那語氣間,是深不見底的憐惜與懊悔,是無可奈何的自嘲與悵然。
“不,這都是我不好,如果當初我沒有帶着囡囡去公園,這一切都不會發生了,我們也不會分開這樣久.....”沈疏影從他的懷中抽出身子,睫毛上掛着晶瑩的淚珠,她的臉色是那樣的蒼白,聲音裡更是哽咽難言。
“往後跟着我,哪裡也不要去。”賀季山望着她,伸出強健有力的胳膊,緊緊的攬着她的腰,如同安慰一個委屈的孩子般,輕柔而堅定的哄着她。
沈疏影將臉蛋帖在他的胸口,輕聲道;“你會不會,嫌棄我....”
“我只會嫌齊我自己,讓你受這麼多苦。”賀季山說着,眼底便是浮起一抹銳痛,他俯下身子,將下顎抵在她的發頂,聲音低沉而緩慢。

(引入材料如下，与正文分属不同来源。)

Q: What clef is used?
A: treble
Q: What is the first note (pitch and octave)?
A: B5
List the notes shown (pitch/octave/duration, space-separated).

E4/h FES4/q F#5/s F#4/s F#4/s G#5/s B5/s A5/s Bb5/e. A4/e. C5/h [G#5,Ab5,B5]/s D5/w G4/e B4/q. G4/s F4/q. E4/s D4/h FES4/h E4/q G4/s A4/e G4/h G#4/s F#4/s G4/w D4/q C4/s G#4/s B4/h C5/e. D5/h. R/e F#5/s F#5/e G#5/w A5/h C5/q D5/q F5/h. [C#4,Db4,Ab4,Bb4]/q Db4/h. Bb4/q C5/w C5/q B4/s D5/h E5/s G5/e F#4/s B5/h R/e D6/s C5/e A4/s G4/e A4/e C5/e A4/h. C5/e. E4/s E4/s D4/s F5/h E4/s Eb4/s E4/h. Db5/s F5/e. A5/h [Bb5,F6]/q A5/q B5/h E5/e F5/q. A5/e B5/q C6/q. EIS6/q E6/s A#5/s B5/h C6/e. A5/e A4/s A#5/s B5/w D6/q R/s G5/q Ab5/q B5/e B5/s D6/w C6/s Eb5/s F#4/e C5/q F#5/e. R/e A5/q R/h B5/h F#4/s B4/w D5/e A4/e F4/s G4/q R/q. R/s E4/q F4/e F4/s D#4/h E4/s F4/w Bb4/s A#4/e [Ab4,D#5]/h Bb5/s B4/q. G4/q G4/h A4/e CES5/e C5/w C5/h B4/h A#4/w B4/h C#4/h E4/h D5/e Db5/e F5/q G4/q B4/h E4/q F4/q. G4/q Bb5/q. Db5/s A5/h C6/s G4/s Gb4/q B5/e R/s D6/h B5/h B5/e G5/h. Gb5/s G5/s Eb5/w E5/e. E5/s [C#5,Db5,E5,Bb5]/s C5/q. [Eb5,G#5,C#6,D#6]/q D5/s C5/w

沈疏影只覺得自己的心頭一暖,她將眼簾垂下,又是開了口;“季山,我還有一件事,沒有告訴你。”
“是什麼?”他的大手輕輕撫上她的小臉,問道。
“我們有兒子了,他在四月份出生,如今已經四個多月了。”沈疏影說起兒子,鼻尖便是一酸,臉上卻依然是微笑着,柔聲告訴自己的丈夫,這個好消息。
賀季山身子一震,只不敢置信的看着她,愕然道;“我們的兒子?”
“是,我們的兒子,他長得可像你了,眉眼間,就好像和你一個模子刻出來似得。”沈疏影靜靜的看着他,每一個都是說的十分清晰。
這一句話便如同一記驚雷一般炸在賀季山的耳旁,他整個人都是怔在了那裡,隔了許久,他的呼吸急促起來,摟着沈疏影的手也是抑制不住的發顫,他的聲音沙啞而急切,臉上的表情卻依舊是茫然的;“我們的兒子,囡囡的弟弟?”
“是,”沈疏影點了點頭,一字字道;“我們的兒子,囡囡的弟弟。”
“他現在在哪?”
“他在常總理的府上,等你打完了仗,你就可以回去看他了。”沈疏影說着,看着他一臉的驚喜,心裡卻是酸澀的難受。
“常總理?”
“我們母子是被常雲善小姐從別墅裡帶了出來,我想着來前線來找你,可孩子實在太小,我不能帶着他來,我知道你一定很想看一看他,可我沒辦法....”沈疏影的聲音細小而微弱,念起兩個稚幼的孩子,都是最該得到呵護的年紀,可如今卻都不在父母身邊,那一顆心便好似被人用刀絞着一般,話還沒說完,就是淚花閃爍了起來。
賀季山望着她的眼淚,自是明白她惦記孩子,他將她整個身子都是攬在自己的臂彎,聲音低沉而有力;“別哭,我答應你,我們一家四口會團聚在一起,永遠都不分開。”
沈疏影點着頭,滿眼的淚水,只輕聲道;“我還要你答應我,無論到了什麼時候,你都要活着,我和孩子要你活着,我知道你是在爲國家而戰,我不管這些,我只知道你是我的丈夫,是我孩子的父親,我和孩子都不能沒有你。”
賀季山眼瞳迥深,烏黑如夜,他聽着沈疏影的呢喃,再想起兩個年幼的孩子,剎那間五內俱焚,他一語不發,只靜靜的抱着她,隔了半晌,方纔低聲一嘆,道;“有你們母子三人,又讓我怎麼捨得去死。”
九月,扶桑軍與遼軍依舊是對峙着,兩軍俱是做好了打持久戰的準備,每日裡對着對方陣地上轟炸,已是成最正常不過的事,一炮打過來,便是天地爲之一震,轟隆隆的聲響,幾乎要將人的耳朵都給震的嗡嗡嗡的,要隔好一陣子才能慢慢恢復過來。